• [DATA EXTRACT]:
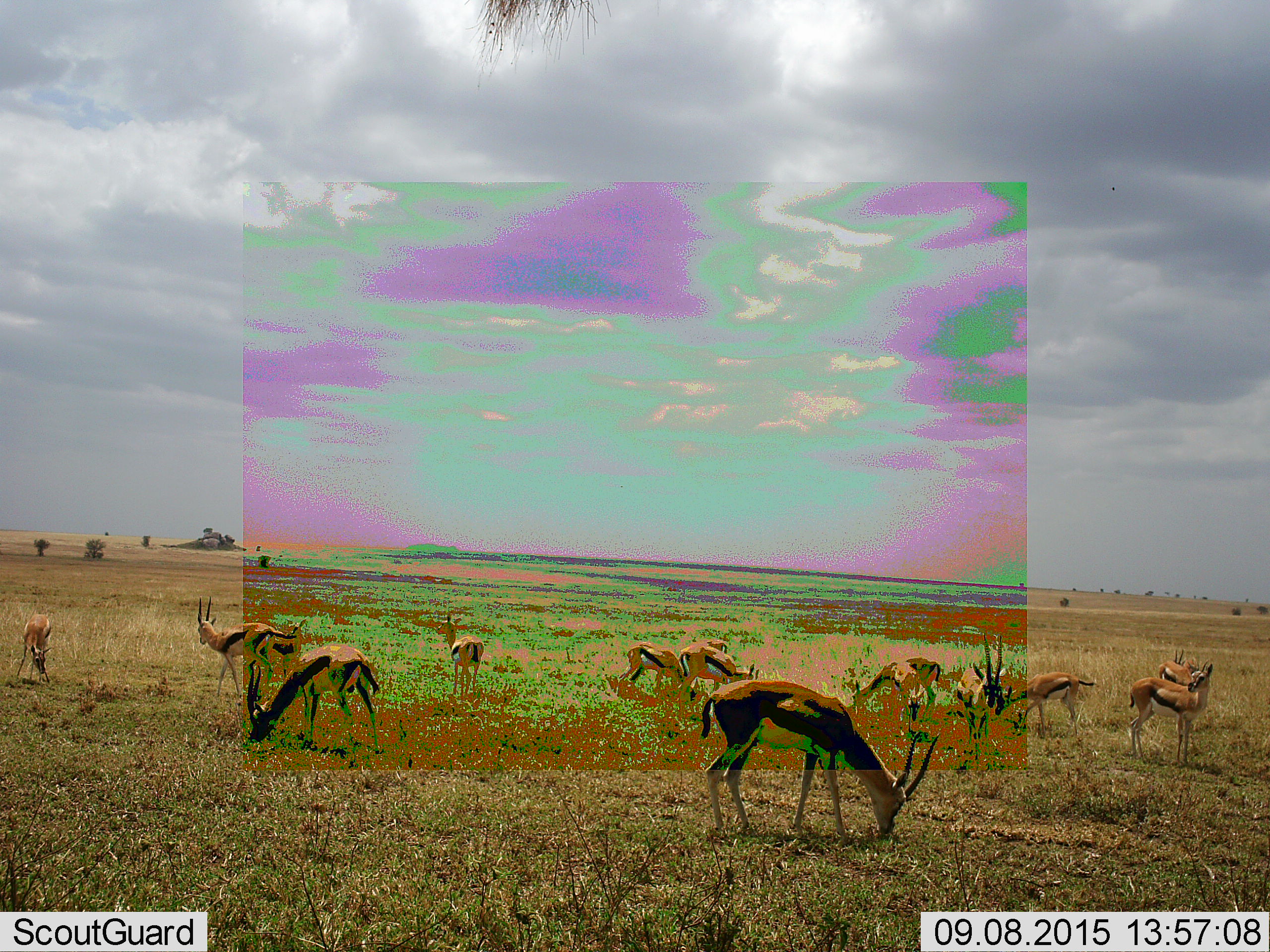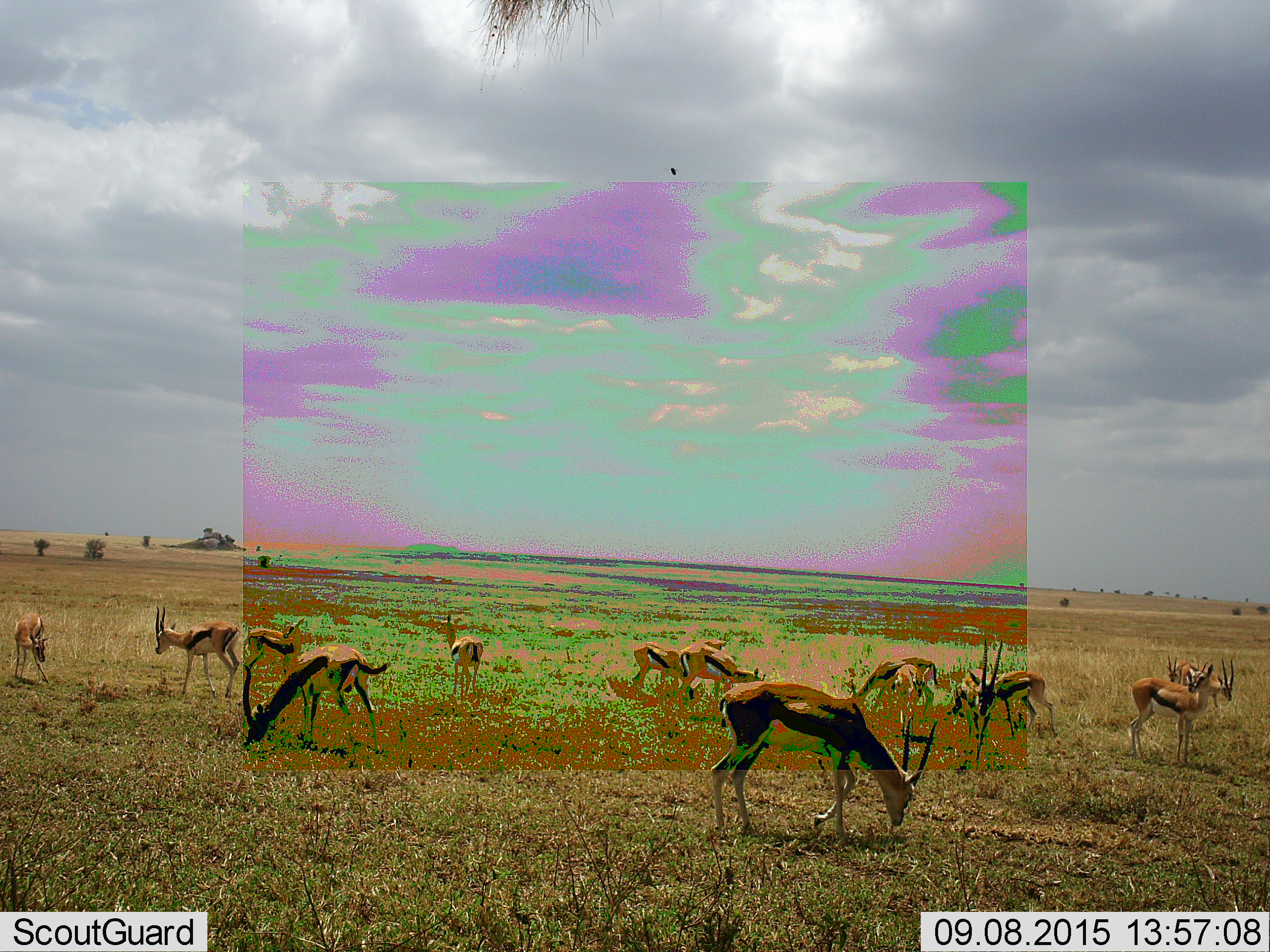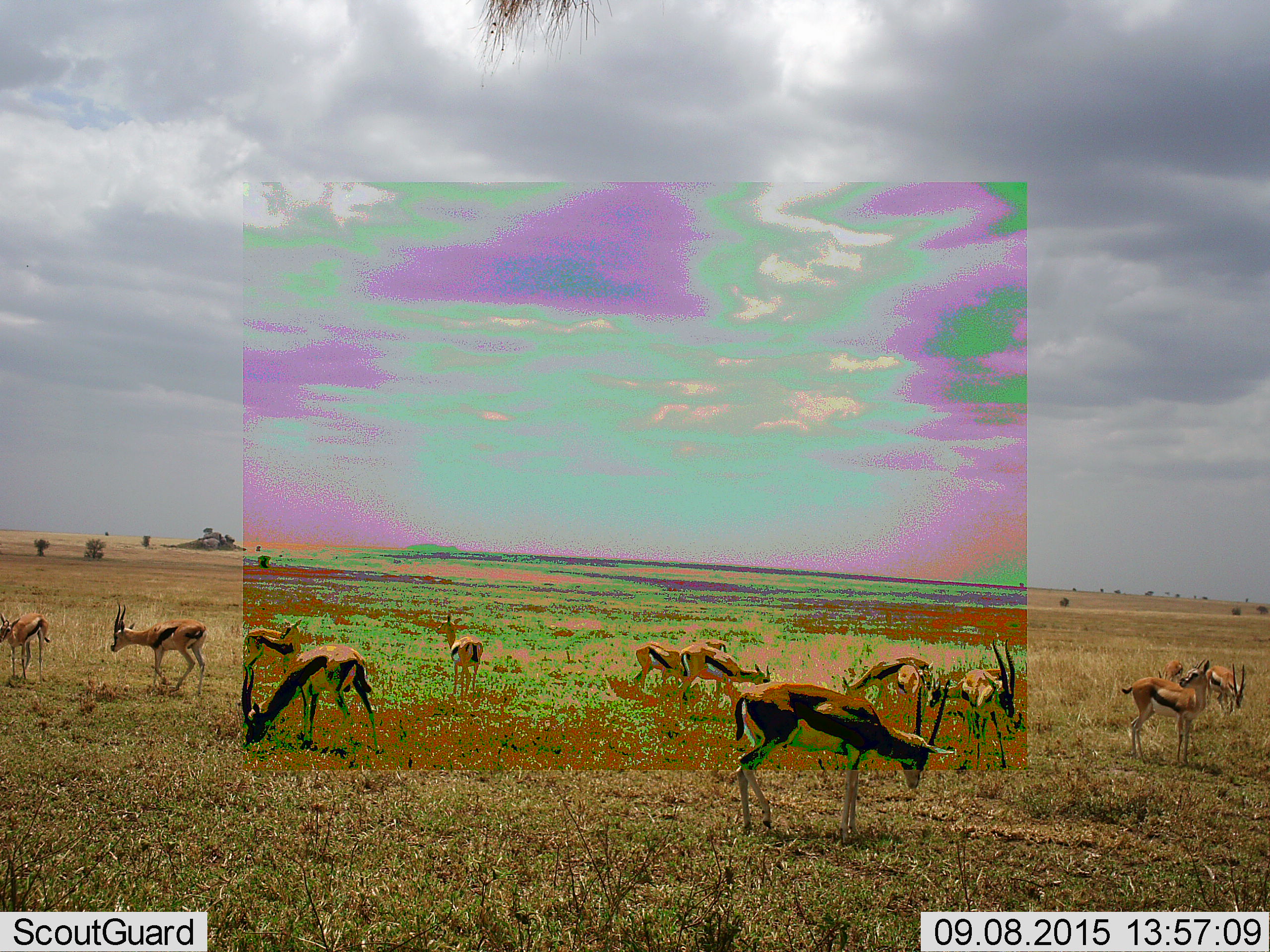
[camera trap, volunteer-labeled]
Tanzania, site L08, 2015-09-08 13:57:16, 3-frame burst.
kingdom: Animalia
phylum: Chordata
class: Mammalia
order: Artiodactyla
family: Bovidae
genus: Eudorcas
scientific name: Eudorcas thomsonii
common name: thomson's gazelle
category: gazellethomsons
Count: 11-50.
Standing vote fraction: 89%.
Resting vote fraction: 0%.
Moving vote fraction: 67%.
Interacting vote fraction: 0%.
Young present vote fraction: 0%.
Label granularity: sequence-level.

• [EXERCISE DETAILS]: Exactly repeat the material from its first line through the line with "Standing vote fraction: 89%.", including both, and leave the pictures and everything else out.

• [RESPONSE TO THIS TASK]:
[camera trap, volunteer-labeled]
Tanzania, site L08, 2015-09-08 13:57:16, 3-frame burst.
kingdom: Animalia
phylum: Chordata
class: Mammalia
order: Artiodactyla
family: Bovidae
genus: Eudorcas
scientific name: Eudorcas thomsonii
common name: thomson's gazelle
category: gazellethomsons
Count: 11-50.
Standing vote fraction: 89%.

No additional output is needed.